It’s a Hallmark holiday. Social media goes wild with folks posting nostalgic pictures of their perfect mommas. Tributes abound. Flowers. Breakfast in bed. Glory to moms everywhere.
Then there are the rest of us. We had mothers who didn’t measure up to the ideal. As a matter of fact, there are people whose mothers were so horrible that even to think of their parents is triggering. Traumatic.
I am not one of those people who have PTSD in regard to my own mother. It’s not that horrible. I had an icy mother. A selfish mother. A rude mother. My mother sent back the majority of gifts I gave her. No matter how I tried, none of my presents were nice enough, or thoughtful enough, or something. I could never figure it out.
As she got older, she became more hurtful. I had to distance myself from her in order to hold myself together emotionally. I walled off all of that stuff.
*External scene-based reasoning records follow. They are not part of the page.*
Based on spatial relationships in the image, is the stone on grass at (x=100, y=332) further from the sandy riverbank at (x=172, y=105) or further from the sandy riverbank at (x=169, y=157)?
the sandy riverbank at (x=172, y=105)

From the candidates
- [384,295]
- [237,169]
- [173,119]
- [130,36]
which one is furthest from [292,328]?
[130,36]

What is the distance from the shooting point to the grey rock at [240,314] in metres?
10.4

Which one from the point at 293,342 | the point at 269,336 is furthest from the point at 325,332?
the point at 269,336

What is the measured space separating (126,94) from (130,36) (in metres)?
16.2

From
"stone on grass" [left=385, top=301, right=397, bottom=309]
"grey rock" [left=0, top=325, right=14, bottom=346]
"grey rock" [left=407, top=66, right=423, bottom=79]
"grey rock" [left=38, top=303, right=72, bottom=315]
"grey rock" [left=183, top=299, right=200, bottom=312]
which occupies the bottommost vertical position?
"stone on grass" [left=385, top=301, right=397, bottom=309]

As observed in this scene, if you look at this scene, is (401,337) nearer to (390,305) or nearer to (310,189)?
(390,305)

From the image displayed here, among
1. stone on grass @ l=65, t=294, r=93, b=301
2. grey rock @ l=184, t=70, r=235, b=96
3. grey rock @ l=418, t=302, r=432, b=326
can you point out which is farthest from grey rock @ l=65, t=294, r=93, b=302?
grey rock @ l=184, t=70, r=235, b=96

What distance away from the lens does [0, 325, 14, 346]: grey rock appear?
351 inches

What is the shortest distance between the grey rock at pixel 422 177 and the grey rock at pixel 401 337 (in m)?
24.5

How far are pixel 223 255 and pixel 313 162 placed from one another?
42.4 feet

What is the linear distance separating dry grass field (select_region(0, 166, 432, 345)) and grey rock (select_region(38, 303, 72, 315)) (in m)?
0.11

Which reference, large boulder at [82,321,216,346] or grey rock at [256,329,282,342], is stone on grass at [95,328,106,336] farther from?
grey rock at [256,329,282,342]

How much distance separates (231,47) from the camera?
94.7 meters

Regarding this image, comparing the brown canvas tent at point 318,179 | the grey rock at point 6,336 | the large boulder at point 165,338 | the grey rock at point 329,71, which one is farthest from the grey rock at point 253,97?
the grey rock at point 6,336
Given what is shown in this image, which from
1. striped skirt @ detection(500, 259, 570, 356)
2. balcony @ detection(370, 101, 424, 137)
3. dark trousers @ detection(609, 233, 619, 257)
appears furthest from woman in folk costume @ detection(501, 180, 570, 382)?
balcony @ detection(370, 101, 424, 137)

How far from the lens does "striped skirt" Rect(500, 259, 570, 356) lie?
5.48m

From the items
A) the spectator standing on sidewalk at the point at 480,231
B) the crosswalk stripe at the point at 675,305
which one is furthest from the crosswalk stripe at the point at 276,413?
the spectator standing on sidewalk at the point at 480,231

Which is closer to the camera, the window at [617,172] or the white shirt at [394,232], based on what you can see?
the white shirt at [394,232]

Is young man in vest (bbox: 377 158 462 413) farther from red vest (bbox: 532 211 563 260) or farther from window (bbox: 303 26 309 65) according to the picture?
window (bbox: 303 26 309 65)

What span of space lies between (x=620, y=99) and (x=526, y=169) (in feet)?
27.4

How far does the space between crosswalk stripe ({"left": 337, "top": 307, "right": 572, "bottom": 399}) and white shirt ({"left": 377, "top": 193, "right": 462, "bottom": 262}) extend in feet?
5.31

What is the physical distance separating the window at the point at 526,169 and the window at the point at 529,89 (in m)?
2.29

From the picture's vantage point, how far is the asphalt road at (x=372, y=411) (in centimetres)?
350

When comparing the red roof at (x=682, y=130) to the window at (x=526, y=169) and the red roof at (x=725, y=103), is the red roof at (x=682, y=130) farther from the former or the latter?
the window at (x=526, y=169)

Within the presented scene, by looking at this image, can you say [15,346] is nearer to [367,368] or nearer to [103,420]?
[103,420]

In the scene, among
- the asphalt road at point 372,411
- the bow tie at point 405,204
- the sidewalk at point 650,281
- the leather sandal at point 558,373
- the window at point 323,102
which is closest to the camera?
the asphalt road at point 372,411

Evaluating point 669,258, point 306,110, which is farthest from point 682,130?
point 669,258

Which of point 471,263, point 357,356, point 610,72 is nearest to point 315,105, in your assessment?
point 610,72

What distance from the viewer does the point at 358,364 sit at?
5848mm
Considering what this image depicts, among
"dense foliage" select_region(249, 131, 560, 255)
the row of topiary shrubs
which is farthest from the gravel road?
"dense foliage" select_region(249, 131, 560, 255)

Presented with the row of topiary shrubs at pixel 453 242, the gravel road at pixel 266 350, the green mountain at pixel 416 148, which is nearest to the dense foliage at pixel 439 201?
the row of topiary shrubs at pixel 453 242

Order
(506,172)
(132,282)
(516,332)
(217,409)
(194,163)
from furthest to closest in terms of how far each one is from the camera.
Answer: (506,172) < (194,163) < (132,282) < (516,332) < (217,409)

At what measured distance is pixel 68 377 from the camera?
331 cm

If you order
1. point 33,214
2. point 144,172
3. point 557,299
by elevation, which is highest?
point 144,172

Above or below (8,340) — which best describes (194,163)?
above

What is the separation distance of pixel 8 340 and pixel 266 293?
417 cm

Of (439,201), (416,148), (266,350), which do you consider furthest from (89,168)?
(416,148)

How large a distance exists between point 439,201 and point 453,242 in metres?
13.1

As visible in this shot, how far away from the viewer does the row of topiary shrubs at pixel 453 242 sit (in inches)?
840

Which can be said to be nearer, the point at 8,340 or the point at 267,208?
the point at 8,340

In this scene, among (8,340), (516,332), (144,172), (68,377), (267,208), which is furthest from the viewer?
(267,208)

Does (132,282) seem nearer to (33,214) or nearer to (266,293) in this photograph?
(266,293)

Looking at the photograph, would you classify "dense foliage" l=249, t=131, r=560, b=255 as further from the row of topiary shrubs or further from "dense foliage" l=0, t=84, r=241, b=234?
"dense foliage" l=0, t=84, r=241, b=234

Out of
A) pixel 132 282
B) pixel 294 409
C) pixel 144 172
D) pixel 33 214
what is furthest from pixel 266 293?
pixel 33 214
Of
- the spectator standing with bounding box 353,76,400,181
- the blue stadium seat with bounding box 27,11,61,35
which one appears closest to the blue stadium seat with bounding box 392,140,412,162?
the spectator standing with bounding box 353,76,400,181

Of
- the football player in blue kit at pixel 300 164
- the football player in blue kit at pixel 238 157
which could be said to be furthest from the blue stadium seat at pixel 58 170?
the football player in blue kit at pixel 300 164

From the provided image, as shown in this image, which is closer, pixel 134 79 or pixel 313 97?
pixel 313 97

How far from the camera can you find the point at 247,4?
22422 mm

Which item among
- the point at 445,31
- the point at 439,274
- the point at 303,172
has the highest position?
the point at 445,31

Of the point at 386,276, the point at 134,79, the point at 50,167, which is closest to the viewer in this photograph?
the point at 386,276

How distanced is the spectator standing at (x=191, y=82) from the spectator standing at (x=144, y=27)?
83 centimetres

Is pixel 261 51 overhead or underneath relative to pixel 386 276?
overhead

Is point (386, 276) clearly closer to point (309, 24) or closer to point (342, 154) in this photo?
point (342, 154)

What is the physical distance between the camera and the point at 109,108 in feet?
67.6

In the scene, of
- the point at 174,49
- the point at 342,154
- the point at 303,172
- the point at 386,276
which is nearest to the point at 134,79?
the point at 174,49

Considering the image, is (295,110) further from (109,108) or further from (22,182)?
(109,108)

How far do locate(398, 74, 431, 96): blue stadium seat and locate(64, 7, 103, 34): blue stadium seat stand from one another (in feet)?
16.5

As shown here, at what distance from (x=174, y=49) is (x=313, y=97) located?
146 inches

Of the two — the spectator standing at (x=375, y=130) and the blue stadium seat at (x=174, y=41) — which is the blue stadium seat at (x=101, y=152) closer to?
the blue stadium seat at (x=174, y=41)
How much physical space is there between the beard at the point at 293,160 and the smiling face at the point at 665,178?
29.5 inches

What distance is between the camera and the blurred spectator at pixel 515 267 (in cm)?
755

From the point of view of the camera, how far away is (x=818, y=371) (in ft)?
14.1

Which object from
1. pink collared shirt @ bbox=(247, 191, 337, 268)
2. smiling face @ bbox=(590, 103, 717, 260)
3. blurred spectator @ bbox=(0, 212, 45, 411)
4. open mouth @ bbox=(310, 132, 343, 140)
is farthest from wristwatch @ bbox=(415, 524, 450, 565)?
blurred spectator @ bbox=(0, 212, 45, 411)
As a result, I have my own paranoia as a mother. I live in constant anxiety that one of my daughters will come to view me the way I did my own mom. Any comparison to my mother has been forbidden: for one of them to say that I am like my mother in any respect is like a horrid condemnation–all in my head, perhaps, but that is my truth.
As a result, I understand. I get it if you dread Mother’s Day with all of the trimmings. I feel for you if you simply numb yourself and try not to think of your own past. And I really empathize with all of you out there who have spent your own motherhoods desperately trying to compensate for the failings of your own mothers.
Happy Day to you. To us. With love and compassion.